__Extract provided__:
Full‑Text Search in Postgres with TypeScript
Introduction
Full-text search powers everything from e-commerce product discovery to documentation sites. While many developers reach for complete solutions like Algolia or Elasticsearch, PostgreSQL's built-in full-text search delivers millisecond response times on millions of documents with zero additional infrastructure. We'll build a complete search solution using Bun, Drizzle ORM, and PostgreSQL's tsvector to show you how simple yet powerful database-native search can be.
Prerequisites
Before we dive in, ensure you have the following set up:
- Bun runtime installed (Bun) - see our Introduction to Bun
- PostgreSQL database running and accessible. You'll need at least version
12to support all features used in this guide. - Basic knowledge of PostgreSQL and JavaScript/TypeScript
Project setup
Let's start by initializing our project and setting up the basic structure:
# Initialize project with Bun
mkdir article-search
cd article-search
bun init -y
# Feel free to delete the default `index.ts` file - we won't use it
rm index.ts
# Install dependencies
bun add drizzle-orm
bun add -d @types/bun drizzle-kit pg
Create a .env file with your PostgreSQL connection string. Note that Bun automatically loads .env files, so we don't need the dotenv package.

__Requirement 1__:
List every package that the install commands in the Postgres search guide add.
__Requirement 2__:
Rewrite the stretch of the Postgres search guide from "Full‑Text Search in" through "search can be.", swapping "Algolia" for "Meilisearch".

__Stored data__:
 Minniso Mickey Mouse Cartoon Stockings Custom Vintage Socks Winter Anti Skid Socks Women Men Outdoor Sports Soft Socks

--

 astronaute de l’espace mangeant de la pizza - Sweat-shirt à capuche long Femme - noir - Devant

...

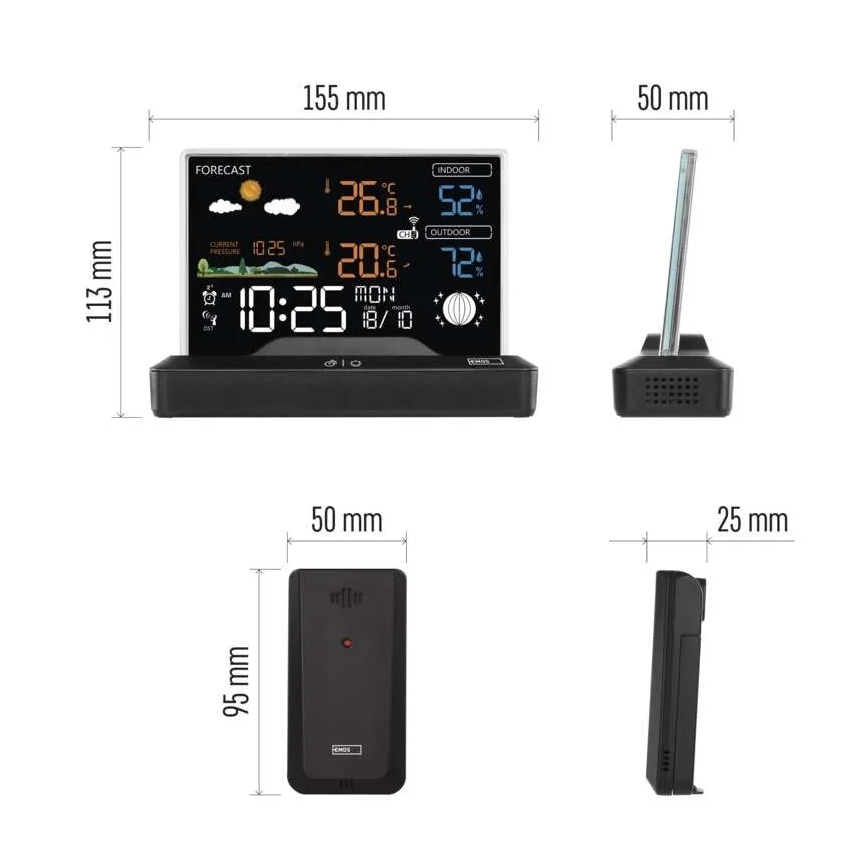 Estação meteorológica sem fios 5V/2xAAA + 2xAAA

__Your solution 1__:
- drizzle-orm
- @types/bun
- drizzle-kit
- pg

__Your solution 2__:
Full‑Text Search in Postgres with TypeScript
Introduction
Full-text search powers everything from e-commerce product discovery to documentation sites. While many developers reach for complete solutions like Meilisearch or Elasticsearch, PostgreSQL's built-in full-text search delivers millisecond response times on millions of documents with zero additional infrastructure. We'll build a complete search solution using Bun, Drizzle ORM, and PostgreSQL's tsvector to show you how simple yet powerful database-native search can be.